*** Dataset content ***
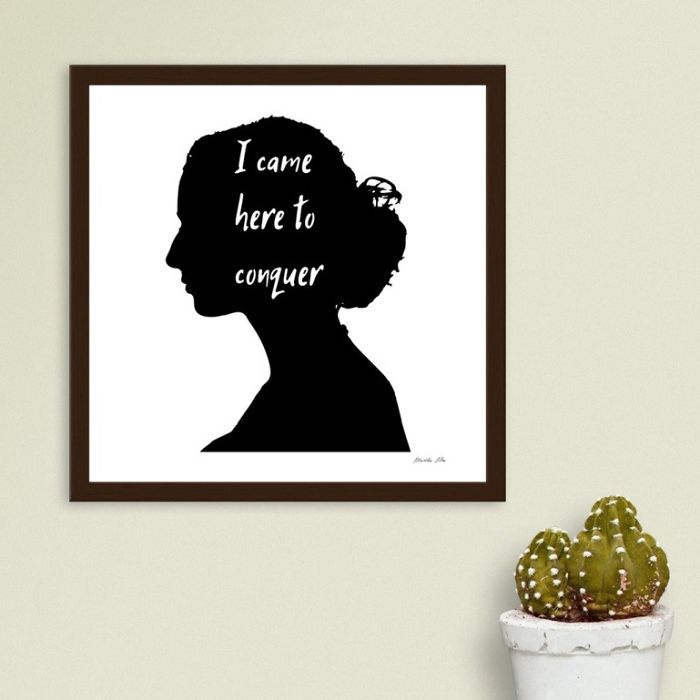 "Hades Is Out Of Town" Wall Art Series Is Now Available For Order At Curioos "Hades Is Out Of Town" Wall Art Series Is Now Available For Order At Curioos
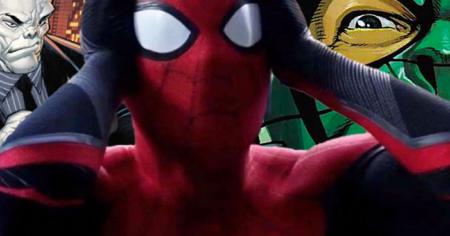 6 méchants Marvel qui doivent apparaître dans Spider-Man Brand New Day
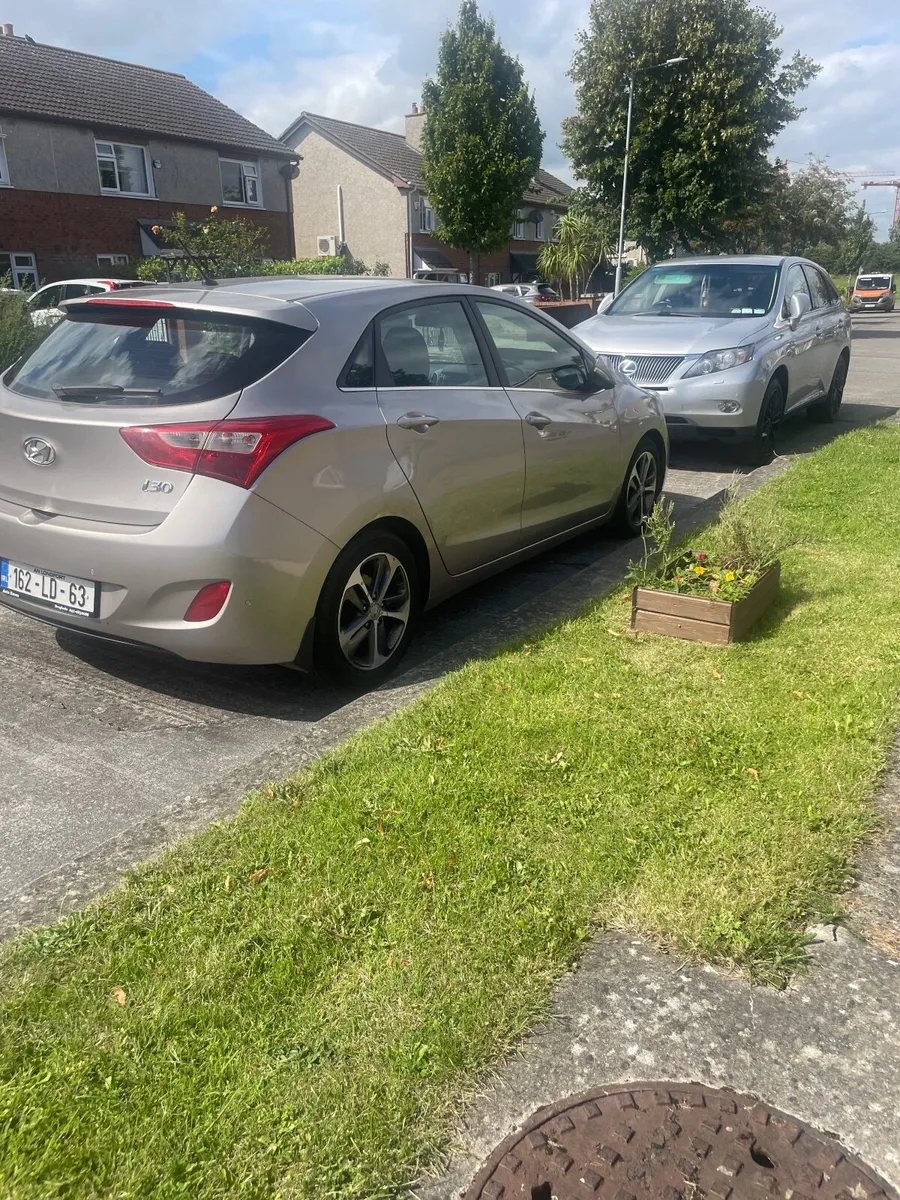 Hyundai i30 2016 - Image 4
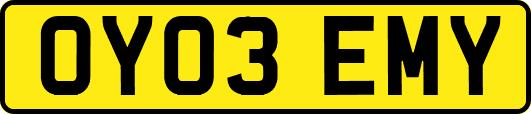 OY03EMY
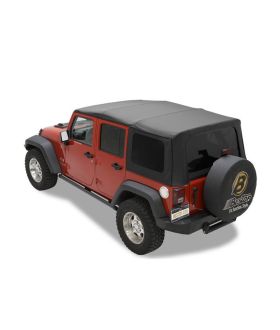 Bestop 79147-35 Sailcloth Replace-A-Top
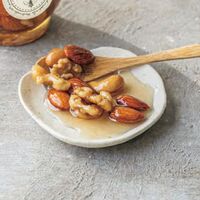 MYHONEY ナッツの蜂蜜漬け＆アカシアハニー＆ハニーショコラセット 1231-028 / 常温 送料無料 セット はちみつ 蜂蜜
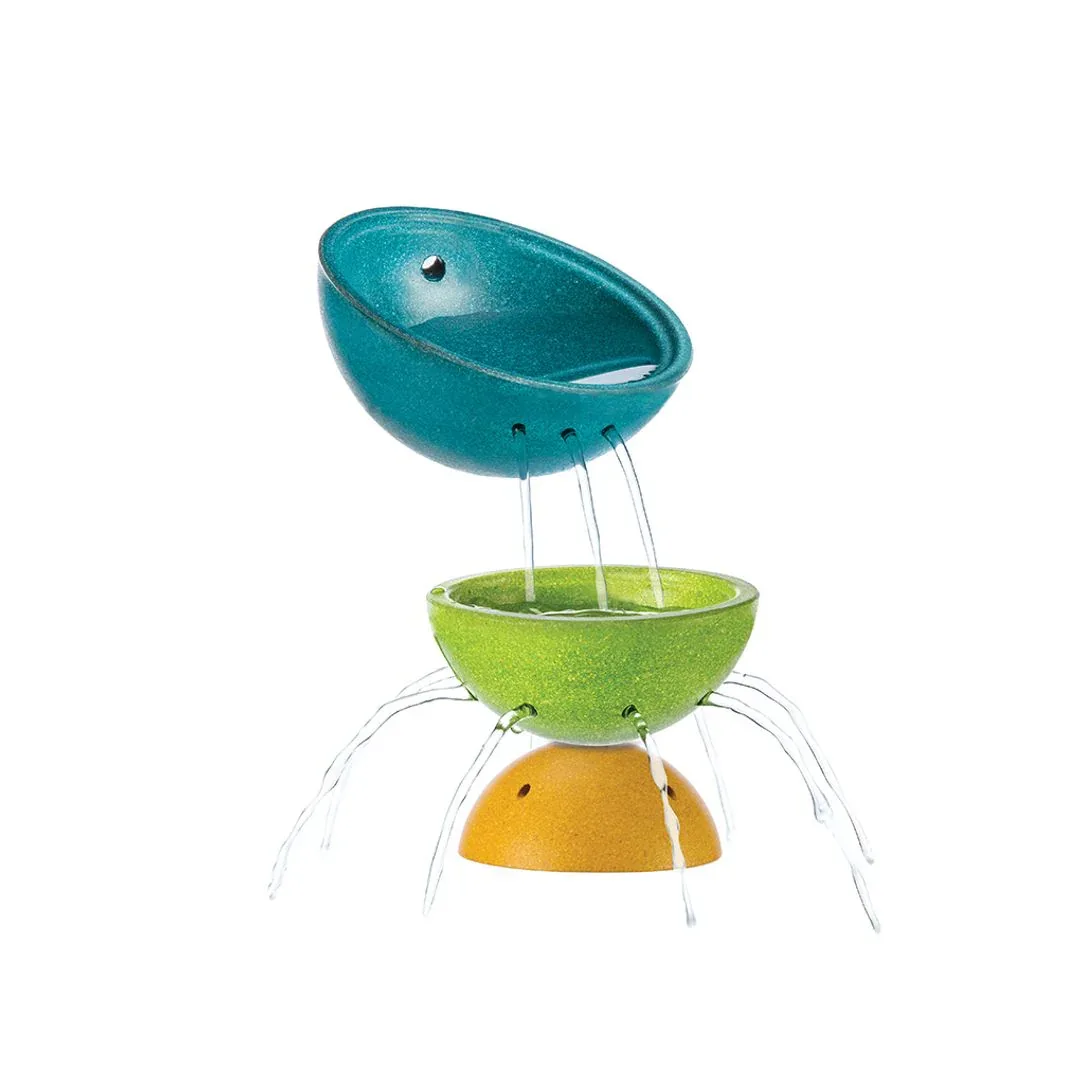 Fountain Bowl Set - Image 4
***
__Goal of the exercise__: Can you write out all the lines above again, substituting "Photo 4" for "Image 4" wherever it occurs and keeping everything else the same? Leave the pictures out of your answer.

__Solved problem__:
 "Hades Is Out Of Town" Wall Art Series Is Now Available For Order At Curioos "Hades Is Out Of Town" Wall Art Series Is Now Available For Order At Curioos
 6 méchants Marvel qui doivent apparaître dans Spider-Man Brand New Day
 Hyundai i30 2016 - Photo 4
 OY03EMY
 Bestop 79147-35 Sailcloth Replace-A-Top
 MYHONEY ナッツの蜂蜜漬け＆アカシアハニー＆ハニーショコラセット 1231-028 / 常温 送料無料 セット はちみつ 蜂蜜
 Fountain Bowl Set - Photo 4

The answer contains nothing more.